The census reported that 8,287 people (98.8% of the population) lived in households, 10 (0.1%) lived in non-institutionalized group quarters, and 93 (1.1%) were institutionalized.

There were 2,298 households, 1,234 (53.7%) had children under the age of 18 living in them, 1,040 (45.3%) were opposite-sex married couples living together, 485 (21.1%) had a female householder with no husband present, 249 (10.8%) had a male householder with no wife present. There were 234 (10.2%) unmarried opposite-sex partnerships, and 28 (1.2%) same-sex married couples or partnerships. 391 households (17.0%) were one person and 134 (5.8%) had someone living alone who was 65 or older. The average household size was 3.61. There were 1,774 families (77.2% of households); the average family size was 4.01.

The age distribution was 2,852 people (34.0%) under the age of 18, 957 people (11.4%) aged 18 to 24, 2,385 people (28.4%) aged 25 to 44, 1,605 people (19.1%) aged 45 to 64, and 591 people (7.0%) who were 65 or older. The median age was 28.0 years. For every 100 females, there were 107.1 males. For every 100 females age 18 and over, there were 107.6 males.

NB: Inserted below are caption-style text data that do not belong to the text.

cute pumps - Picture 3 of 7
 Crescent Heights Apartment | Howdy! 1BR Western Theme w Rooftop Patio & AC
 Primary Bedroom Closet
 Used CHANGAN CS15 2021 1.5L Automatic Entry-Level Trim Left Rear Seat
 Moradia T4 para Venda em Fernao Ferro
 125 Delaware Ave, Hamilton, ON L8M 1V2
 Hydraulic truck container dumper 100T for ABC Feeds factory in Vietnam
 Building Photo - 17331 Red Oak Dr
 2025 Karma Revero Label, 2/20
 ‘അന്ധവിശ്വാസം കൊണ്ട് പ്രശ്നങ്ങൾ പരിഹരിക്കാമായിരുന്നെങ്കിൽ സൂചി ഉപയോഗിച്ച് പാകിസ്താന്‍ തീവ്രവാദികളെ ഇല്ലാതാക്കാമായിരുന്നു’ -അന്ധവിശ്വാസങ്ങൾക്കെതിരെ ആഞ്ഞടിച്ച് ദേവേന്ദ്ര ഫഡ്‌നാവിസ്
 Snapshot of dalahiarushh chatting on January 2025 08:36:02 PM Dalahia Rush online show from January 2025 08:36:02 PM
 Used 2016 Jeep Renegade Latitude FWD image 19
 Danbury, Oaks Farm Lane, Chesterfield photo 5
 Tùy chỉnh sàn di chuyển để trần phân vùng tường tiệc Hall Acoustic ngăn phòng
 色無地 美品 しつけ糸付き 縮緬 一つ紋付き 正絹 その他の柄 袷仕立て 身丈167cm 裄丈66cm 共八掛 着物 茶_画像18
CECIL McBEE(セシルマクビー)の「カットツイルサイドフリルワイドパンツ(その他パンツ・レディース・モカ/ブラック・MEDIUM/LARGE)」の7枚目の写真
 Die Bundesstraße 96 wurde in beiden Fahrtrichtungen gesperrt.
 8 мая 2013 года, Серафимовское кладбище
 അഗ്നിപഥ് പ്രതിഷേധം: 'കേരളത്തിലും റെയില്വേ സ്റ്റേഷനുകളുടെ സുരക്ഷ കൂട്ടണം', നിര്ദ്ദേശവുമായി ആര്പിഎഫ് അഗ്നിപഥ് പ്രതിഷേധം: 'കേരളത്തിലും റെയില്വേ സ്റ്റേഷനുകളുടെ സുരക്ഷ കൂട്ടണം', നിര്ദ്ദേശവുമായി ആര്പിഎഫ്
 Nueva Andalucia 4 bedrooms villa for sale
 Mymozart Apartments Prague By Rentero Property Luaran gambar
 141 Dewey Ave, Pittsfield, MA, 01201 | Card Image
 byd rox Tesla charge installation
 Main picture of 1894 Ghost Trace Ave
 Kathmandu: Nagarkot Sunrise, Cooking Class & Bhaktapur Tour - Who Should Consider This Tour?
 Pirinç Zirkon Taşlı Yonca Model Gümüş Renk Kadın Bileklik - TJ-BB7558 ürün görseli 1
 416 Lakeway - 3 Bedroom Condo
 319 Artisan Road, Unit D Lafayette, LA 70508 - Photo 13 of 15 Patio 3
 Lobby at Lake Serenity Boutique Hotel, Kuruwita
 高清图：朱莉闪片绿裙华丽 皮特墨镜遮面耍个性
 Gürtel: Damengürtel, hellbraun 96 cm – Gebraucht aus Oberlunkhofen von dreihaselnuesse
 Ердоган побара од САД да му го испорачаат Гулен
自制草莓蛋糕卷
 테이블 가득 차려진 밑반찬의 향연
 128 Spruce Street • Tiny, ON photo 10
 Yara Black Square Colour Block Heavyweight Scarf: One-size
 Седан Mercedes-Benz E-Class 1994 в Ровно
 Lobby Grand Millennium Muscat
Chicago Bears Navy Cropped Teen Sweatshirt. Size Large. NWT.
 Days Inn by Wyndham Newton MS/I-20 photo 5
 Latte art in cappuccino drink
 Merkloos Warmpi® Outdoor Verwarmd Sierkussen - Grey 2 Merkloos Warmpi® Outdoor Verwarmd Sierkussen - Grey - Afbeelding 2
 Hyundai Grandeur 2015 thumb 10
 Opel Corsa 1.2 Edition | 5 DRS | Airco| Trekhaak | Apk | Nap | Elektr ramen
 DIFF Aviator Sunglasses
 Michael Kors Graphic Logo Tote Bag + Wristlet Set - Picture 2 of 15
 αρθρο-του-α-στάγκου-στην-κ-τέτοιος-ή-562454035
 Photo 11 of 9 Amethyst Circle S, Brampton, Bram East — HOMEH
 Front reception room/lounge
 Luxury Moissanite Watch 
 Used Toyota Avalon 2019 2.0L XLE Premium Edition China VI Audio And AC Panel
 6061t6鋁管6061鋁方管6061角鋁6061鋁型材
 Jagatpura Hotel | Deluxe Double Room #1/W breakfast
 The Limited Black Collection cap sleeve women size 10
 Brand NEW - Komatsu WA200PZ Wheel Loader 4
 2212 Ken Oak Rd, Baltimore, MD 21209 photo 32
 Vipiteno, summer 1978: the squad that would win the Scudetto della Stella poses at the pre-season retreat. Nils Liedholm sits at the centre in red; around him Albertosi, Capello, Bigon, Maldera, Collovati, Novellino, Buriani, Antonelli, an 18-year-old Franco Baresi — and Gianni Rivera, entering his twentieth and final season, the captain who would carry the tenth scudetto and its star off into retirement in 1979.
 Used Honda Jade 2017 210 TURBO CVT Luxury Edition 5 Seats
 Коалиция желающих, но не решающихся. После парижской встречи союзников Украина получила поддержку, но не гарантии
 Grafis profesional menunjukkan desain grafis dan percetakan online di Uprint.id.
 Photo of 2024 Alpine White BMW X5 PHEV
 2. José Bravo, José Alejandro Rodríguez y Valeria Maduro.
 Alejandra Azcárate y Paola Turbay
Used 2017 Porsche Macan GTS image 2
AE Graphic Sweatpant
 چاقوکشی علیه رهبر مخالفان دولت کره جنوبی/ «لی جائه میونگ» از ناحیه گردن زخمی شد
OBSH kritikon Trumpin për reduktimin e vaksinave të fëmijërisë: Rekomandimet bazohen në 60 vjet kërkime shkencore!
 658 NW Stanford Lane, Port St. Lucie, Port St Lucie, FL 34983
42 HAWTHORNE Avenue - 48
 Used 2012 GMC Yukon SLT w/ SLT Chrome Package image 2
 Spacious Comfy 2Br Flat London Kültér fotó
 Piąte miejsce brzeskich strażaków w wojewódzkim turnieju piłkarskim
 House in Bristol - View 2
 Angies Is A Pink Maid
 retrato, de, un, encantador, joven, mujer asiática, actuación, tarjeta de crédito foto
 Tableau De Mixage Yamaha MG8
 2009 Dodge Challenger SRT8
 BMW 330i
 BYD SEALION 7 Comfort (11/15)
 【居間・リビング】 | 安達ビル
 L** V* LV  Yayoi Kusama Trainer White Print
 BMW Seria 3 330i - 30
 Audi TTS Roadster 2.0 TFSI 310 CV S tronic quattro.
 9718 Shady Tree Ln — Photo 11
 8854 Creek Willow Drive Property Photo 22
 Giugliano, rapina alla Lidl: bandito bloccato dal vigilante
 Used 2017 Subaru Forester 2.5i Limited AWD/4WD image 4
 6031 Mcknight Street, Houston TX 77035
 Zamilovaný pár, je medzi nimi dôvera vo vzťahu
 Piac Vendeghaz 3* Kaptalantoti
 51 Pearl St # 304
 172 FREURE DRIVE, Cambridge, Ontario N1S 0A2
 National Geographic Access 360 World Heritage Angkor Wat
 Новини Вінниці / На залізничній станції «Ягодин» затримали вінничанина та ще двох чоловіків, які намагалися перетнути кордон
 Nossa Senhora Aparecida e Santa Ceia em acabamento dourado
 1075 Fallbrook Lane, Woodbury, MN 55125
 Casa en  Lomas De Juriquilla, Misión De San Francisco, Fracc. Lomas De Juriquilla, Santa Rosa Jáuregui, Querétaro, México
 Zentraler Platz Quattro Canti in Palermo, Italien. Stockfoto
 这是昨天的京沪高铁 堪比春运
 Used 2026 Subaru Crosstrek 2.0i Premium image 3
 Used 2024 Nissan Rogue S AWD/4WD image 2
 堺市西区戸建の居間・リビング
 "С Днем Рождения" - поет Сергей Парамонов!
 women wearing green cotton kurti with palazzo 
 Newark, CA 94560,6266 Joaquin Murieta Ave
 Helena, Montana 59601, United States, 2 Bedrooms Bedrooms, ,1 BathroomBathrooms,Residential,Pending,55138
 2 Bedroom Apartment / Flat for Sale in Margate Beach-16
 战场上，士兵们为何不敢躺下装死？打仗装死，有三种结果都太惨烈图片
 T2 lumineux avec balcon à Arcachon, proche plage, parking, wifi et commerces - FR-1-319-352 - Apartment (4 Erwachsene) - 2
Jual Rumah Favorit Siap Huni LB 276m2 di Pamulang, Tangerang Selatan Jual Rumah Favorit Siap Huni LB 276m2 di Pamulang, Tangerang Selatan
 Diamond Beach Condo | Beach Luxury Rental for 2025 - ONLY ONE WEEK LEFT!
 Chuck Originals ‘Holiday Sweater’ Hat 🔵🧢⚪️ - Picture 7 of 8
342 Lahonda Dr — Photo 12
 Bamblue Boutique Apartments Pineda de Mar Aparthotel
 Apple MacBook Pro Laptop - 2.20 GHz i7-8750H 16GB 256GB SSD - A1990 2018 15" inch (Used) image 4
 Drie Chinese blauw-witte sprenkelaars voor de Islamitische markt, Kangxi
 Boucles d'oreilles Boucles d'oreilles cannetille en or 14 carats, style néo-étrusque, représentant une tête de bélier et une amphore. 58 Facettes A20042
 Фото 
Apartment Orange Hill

There were 2,560 housing units at an average density of 2,046.1 per square mile, of the occupied units 1,148 (50.0%) were owner-occupied and 1,150 (50.0%) were rented. The homeowner vacancy rate was 3.6%; the rental vacancy rate was 10.7%. 3,966 people (47.3% of the population) lived in owner-occupied housing units and 4,321 people (51.5%) lived in rental housing units.